- IATA: OKL; ICAO: WAJO;

Summary
- Airport type: Public
- Owner: Government of Indonesia
- Serves: Oksibil
- Location: Oksibil, Pegunungan Bintang Regency, Highland Papua, Indonesia
- Time zone: WITA (UTC+09:00)
- Elevation AMSL: 4,288 ft / 1,307 m
- Coordinates: 4°54′28″S 140°37′46″E﻿ / ﻿4.907778°S 140.629444°E

Map
- OKL Location in Western New Guinea OKL Location in Indonesia

Runways
| Direction | Length |  | Surface |
| m | ft |
| 11/29 | 1,350 | 4,430 | Asphalt |

= Oksibil Airport =

Airport in Oksibil, Highland Papua, Indonesia

Oksibil Airport is an airport located at Oksibil, Highland Papua, Indonesia. The airport has connecting flights to Jayapura with Trigana Air Service and Wings Air. The airport's runway is 1350 m long and is partially marked asphalt (formerly grass) landing strip. The runway can handle Turboprop STOL aircraft but is able to handle larger Turboprop Regional airliner. There are few buildings that acts as a terminal structure as well as a small tower in the tarmac area beside the runway.
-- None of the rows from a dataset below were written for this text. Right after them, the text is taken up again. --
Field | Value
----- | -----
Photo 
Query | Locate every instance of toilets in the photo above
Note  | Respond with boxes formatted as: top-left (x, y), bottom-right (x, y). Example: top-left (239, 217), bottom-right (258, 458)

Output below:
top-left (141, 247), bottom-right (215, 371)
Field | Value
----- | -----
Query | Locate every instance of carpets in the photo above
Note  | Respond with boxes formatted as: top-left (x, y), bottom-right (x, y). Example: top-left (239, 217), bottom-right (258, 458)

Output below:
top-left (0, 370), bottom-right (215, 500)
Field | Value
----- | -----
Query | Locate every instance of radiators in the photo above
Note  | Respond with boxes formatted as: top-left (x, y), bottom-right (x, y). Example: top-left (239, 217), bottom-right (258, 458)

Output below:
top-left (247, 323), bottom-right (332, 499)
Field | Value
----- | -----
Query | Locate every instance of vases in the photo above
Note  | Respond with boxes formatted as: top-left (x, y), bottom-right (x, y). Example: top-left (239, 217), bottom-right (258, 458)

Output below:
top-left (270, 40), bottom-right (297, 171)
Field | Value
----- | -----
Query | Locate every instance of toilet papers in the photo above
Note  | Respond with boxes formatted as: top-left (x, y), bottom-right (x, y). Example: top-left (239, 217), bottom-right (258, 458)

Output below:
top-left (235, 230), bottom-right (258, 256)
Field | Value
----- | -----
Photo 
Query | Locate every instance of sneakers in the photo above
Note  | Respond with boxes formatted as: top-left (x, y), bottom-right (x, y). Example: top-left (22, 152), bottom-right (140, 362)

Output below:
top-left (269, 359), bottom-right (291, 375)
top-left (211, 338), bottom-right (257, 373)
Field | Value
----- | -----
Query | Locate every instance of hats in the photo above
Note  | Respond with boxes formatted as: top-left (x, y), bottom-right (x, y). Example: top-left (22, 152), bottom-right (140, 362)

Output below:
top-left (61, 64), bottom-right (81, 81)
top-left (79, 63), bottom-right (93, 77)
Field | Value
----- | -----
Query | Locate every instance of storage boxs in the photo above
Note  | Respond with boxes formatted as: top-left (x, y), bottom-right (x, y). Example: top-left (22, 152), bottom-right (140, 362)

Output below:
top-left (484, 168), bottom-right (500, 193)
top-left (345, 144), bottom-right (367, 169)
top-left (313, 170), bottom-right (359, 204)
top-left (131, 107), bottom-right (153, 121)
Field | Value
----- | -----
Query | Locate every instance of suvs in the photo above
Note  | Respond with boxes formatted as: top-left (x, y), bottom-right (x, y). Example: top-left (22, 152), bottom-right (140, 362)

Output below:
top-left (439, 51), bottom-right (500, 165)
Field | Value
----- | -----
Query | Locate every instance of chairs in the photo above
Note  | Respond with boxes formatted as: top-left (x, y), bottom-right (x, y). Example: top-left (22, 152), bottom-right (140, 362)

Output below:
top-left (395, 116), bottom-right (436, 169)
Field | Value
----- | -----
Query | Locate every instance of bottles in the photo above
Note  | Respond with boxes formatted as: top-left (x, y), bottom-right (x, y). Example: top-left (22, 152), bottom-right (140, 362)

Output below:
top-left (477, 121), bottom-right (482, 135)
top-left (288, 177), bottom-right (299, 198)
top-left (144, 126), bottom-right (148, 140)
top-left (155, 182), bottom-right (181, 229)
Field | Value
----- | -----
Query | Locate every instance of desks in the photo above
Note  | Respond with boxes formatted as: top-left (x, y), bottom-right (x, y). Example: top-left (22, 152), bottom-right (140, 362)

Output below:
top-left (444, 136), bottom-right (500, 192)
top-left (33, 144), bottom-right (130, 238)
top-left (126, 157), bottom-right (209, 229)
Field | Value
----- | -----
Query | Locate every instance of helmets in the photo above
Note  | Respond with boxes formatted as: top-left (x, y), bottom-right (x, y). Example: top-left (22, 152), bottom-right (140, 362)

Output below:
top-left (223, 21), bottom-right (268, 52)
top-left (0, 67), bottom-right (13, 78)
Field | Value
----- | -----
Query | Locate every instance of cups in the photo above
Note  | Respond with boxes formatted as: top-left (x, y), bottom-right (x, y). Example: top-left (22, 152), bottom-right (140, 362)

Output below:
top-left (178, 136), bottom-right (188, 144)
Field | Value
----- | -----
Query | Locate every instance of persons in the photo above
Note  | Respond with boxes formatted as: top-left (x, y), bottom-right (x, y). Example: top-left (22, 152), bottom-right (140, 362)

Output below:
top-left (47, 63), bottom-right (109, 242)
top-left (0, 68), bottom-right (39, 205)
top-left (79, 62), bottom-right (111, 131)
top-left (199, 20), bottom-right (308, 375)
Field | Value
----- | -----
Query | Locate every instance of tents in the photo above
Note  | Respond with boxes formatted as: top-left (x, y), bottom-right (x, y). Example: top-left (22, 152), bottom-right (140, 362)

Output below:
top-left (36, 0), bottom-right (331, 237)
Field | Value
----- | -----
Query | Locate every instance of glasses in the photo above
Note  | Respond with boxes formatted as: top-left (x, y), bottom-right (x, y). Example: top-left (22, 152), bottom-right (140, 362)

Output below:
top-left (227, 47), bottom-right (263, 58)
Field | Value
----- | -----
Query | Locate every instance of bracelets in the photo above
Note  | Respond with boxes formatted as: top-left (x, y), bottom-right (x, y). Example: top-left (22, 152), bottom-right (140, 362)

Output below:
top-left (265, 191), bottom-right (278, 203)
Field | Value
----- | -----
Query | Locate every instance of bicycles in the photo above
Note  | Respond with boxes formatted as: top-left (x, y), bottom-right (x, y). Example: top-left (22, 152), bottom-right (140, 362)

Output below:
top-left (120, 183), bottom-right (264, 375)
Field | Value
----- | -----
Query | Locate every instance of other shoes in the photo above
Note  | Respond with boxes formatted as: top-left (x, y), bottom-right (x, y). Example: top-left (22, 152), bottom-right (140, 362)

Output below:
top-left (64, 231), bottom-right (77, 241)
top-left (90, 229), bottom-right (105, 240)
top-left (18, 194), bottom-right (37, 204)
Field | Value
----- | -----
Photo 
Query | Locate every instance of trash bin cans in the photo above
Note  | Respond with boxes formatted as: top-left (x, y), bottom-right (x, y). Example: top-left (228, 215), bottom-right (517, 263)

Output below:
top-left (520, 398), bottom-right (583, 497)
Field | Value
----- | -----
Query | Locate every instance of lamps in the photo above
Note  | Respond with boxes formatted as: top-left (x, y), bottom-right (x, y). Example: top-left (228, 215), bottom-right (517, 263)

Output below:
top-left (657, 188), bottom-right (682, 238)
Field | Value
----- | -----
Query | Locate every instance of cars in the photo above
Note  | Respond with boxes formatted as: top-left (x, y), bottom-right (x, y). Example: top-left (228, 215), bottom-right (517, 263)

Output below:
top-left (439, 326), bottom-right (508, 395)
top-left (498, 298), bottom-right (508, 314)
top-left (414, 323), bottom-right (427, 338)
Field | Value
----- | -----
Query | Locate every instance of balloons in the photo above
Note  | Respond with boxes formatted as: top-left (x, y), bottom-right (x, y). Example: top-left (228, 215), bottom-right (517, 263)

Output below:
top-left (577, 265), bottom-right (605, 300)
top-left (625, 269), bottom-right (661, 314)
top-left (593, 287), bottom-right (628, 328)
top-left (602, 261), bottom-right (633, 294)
==Accidents and incidents==
- On 16 August 2015 Trigana Air Flight 267 crashed on the mountain side en route to the airstrip killing all 54 on board.
- 3 years later on 12 August 2018 another plane crash occurred, when a Pilatus PC-6 Porter traveling from Tanah Merah crashed shortly before it was due to land in Oksibil. It was carrying nine people, including two crew members, and one passenger survived.